Please don’t hurl FALSE extrapolations, obviously you missed the sarcasm…
What have you got against people enriching themselves by selling their assets? Oh, I see. YOU haven’t done well in the Biden/Harris post-pandemic economic recovery, so no one else should, either.
Another FALSE extrapolation clown.
The pathetic “post-pandemic economic recovery” is also FALSE, as the bad economy is the NUMBER ONE voter issue topping the polls.
Get a grip…
Especially fitting announcement now as AAPL re-approaches ATH (<5% away).
I’m not real savvy on this stuff, but I don’t understand how selling all of this stock and having to pay $15 Billion in taxes is a smart move. By holding it you at least get a dividend, but now you have to invest the money you have left into something that is more valuable, at least in the long run. If diversifying is your strategy then why buy that much Apple stock in the first place?
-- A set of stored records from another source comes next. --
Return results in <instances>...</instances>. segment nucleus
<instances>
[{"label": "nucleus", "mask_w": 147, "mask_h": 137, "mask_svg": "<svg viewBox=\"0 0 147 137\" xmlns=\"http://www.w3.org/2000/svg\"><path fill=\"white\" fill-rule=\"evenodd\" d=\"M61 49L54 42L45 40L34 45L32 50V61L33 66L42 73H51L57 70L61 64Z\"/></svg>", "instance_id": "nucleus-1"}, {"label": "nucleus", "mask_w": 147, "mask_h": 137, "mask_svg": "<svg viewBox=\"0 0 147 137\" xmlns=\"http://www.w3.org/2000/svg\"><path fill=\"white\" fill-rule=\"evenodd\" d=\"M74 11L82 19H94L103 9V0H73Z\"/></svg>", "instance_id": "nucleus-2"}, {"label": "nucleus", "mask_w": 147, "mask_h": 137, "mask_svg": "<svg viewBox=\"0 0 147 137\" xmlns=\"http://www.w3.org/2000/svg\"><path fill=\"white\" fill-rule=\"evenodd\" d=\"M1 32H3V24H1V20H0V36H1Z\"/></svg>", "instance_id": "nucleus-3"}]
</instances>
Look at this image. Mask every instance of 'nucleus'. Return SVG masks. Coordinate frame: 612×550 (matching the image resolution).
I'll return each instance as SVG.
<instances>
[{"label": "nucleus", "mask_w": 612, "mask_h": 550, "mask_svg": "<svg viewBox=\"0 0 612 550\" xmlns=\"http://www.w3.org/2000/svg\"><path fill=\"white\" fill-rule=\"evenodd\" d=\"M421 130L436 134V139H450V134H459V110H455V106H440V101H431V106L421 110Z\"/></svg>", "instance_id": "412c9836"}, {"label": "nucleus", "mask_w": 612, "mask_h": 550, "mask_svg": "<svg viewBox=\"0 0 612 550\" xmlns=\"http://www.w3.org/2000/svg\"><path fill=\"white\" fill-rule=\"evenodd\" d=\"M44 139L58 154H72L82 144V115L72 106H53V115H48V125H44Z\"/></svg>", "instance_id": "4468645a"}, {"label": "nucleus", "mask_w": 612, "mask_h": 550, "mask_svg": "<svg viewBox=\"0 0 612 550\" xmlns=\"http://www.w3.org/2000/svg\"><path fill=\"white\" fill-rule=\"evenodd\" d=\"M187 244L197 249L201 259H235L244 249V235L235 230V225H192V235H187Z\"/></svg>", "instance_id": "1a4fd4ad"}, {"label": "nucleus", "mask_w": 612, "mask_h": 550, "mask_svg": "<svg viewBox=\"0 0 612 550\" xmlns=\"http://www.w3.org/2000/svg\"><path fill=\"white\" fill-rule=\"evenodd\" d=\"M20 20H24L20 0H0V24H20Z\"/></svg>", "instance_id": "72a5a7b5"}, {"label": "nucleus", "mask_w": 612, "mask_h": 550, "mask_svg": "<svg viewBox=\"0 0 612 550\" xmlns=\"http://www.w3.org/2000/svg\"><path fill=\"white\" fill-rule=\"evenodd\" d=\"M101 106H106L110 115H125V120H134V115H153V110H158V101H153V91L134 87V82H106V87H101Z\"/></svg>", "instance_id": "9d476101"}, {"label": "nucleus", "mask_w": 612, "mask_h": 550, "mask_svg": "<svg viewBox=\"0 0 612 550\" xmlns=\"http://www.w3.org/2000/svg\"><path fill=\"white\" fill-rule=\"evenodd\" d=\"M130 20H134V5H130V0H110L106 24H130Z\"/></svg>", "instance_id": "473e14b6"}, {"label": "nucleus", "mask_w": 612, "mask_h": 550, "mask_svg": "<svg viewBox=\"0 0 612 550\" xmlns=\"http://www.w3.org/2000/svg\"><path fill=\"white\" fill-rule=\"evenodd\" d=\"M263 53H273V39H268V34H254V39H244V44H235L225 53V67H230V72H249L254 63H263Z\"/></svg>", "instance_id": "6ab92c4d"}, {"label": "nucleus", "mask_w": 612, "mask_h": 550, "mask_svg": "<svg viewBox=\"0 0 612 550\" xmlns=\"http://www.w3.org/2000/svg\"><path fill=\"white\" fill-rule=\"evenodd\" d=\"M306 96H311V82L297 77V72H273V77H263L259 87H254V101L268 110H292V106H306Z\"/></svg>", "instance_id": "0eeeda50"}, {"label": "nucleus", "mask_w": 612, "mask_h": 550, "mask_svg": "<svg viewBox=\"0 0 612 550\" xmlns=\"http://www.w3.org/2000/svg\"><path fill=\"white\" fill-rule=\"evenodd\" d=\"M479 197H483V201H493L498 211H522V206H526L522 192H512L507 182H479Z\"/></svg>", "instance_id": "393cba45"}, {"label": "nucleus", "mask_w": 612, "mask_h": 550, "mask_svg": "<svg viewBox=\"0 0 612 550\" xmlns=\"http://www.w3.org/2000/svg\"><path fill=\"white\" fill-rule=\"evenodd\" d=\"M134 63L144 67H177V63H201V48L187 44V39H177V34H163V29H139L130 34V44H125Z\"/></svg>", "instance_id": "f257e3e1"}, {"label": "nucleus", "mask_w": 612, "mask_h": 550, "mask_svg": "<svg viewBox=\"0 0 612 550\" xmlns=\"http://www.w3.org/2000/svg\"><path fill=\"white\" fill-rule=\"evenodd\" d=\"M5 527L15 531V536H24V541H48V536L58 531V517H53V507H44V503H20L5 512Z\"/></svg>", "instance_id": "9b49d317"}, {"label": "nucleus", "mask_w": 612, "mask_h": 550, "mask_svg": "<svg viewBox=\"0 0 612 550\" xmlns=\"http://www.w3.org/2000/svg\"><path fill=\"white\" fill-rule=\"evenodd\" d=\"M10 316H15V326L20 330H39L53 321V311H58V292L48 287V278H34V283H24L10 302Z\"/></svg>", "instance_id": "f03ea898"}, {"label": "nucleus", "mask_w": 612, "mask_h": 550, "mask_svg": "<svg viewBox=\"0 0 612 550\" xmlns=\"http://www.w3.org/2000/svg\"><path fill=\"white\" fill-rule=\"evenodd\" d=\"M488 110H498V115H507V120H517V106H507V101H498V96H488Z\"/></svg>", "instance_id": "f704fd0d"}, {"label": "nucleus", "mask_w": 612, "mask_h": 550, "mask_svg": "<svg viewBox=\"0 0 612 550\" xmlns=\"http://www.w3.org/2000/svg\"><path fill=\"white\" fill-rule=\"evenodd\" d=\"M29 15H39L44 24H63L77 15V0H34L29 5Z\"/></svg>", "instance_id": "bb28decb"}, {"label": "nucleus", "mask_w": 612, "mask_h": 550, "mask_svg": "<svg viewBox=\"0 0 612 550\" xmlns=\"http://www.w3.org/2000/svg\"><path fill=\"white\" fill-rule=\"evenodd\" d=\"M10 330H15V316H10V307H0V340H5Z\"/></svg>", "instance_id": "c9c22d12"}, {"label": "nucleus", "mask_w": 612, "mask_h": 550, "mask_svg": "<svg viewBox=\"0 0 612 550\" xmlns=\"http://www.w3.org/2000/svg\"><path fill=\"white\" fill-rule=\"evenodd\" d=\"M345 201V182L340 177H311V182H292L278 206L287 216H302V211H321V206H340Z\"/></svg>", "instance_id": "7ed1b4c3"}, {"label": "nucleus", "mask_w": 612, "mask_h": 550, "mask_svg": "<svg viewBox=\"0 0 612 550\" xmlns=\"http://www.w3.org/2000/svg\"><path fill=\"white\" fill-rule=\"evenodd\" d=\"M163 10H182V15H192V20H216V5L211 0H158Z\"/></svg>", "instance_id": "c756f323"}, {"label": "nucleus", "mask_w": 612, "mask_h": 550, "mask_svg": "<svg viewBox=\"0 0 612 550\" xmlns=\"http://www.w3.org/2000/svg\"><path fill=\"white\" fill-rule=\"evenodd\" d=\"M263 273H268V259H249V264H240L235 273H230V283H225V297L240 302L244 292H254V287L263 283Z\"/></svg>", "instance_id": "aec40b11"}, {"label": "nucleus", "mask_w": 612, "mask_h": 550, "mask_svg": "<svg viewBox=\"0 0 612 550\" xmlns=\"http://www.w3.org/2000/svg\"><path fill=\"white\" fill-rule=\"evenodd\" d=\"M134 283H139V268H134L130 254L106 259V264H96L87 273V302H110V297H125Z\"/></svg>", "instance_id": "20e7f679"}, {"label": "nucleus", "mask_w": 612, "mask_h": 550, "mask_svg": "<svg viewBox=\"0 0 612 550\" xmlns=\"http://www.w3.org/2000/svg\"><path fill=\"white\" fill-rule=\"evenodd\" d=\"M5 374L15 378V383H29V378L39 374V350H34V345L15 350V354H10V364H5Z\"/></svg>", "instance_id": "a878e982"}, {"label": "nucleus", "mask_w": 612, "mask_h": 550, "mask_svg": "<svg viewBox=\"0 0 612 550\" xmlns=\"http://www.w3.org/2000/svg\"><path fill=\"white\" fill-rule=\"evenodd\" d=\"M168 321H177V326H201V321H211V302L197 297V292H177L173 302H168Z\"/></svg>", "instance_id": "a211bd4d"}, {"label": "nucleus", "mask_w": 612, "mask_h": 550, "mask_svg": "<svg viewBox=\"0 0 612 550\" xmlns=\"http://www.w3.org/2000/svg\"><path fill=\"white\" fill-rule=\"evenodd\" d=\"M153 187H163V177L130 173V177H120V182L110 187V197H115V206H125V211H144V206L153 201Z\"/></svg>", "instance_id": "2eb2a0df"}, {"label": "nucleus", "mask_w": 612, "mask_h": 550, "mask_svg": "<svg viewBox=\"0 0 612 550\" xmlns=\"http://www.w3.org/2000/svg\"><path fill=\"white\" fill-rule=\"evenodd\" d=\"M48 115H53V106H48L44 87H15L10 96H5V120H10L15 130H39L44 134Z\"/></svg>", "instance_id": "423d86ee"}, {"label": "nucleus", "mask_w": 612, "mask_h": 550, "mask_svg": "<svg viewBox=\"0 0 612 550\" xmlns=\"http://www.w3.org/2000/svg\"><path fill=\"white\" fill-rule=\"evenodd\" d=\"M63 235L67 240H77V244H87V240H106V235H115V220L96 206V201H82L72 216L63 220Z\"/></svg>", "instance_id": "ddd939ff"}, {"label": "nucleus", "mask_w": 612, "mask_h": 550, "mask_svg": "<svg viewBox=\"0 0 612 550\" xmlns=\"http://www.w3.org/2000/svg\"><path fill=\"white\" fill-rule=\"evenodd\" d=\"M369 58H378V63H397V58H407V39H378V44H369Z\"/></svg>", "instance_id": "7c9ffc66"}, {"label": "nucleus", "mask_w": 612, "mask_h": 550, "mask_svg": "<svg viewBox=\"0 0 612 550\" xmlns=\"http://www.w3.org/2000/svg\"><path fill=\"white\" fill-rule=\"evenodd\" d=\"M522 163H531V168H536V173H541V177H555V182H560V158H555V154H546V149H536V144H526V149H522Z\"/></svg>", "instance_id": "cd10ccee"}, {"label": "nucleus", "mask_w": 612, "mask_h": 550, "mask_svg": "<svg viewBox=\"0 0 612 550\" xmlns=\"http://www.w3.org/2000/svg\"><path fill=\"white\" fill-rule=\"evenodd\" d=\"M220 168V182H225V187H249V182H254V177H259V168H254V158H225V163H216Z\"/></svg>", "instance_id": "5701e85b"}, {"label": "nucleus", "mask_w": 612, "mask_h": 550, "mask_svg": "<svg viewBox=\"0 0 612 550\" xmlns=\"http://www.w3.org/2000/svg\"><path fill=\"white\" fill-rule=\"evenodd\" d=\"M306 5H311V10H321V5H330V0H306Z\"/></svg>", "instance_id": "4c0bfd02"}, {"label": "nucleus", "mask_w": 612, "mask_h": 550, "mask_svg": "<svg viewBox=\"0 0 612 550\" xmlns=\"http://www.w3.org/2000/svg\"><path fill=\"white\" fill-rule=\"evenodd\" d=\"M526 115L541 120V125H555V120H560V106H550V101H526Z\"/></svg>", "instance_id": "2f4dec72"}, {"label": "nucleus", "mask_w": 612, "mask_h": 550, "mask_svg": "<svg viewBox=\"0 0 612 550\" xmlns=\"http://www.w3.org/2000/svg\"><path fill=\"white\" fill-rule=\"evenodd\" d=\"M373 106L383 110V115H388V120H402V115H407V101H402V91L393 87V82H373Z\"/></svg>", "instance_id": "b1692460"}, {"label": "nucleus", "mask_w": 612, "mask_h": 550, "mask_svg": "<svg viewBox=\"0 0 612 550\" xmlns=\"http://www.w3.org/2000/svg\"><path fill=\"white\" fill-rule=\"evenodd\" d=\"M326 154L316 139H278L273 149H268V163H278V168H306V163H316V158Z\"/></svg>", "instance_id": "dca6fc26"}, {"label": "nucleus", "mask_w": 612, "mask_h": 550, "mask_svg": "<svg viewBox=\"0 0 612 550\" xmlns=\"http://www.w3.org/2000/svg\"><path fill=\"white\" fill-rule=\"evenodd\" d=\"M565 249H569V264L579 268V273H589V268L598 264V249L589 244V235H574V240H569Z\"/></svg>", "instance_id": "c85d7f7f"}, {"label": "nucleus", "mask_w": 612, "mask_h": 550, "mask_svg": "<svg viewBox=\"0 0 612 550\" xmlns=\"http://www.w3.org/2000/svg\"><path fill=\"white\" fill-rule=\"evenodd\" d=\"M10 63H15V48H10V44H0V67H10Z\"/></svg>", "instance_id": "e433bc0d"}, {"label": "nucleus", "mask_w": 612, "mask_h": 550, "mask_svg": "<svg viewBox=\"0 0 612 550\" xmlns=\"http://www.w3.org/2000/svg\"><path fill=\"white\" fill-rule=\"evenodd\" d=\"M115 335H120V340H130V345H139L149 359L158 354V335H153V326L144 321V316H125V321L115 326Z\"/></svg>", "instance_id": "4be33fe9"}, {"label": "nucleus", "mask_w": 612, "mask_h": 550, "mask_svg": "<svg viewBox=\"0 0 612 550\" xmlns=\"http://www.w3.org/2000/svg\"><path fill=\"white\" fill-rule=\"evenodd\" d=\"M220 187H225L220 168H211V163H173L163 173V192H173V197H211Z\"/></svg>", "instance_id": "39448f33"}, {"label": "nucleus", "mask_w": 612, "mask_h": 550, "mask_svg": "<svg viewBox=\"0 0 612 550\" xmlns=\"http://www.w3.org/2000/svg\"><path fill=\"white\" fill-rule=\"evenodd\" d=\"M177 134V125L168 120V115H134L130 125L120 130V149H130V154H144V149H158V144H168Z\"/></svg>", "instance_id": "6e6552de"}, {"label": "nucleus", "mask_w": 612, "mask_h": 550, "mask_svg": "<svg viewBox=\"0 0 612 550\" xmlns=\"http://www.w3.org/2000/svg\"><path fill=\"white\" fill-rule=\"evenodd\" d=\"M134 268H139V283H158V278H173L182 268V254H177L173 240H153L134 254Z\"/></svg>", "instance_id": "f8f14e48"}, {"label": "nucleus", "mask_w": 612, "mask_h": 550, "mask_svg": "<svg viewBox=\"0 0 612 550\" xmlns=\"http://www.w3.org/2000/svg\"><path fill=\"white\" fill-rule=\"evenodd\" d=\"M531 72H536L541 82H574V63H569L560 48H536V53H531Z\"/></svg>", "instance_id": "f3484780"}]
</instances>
I’m going to take my cue from Warren Buffet. Once my stake in AAPL also reaches 400,000,000 shares, I, too, will stop buying.
Selling AAPL near its all-time high is simply profit-taking. He’s not liquidating his position for any reason having to do with Apple itself, or the computer market in general, and he continues to say that he believes Apple is a very high quality business. He’s already stated he’s allocating lots of assets and cash to trusts that will distribute his wealth after he is gone.
I am sure if asked he would question why so many investors are pumping so much cash into anything AI related. Most companies claiming to use AI cannot even define the term, never mind explain what they do that offers any profitability improvement with it. Dotcom bubble all over again, and Buffet knows it.
However it is also true that Buffet’s recent track record seems more the case of winning because of the herd of copycats following him rather than him choosing new best-in-class businesses. Since his latest big winner, AAPL, most of the new positions Buffet has taken have been rather lacklustre, and burning tons of cash to buoy Berkshire stock is not investing, its financial BS that happens when management gets lazy.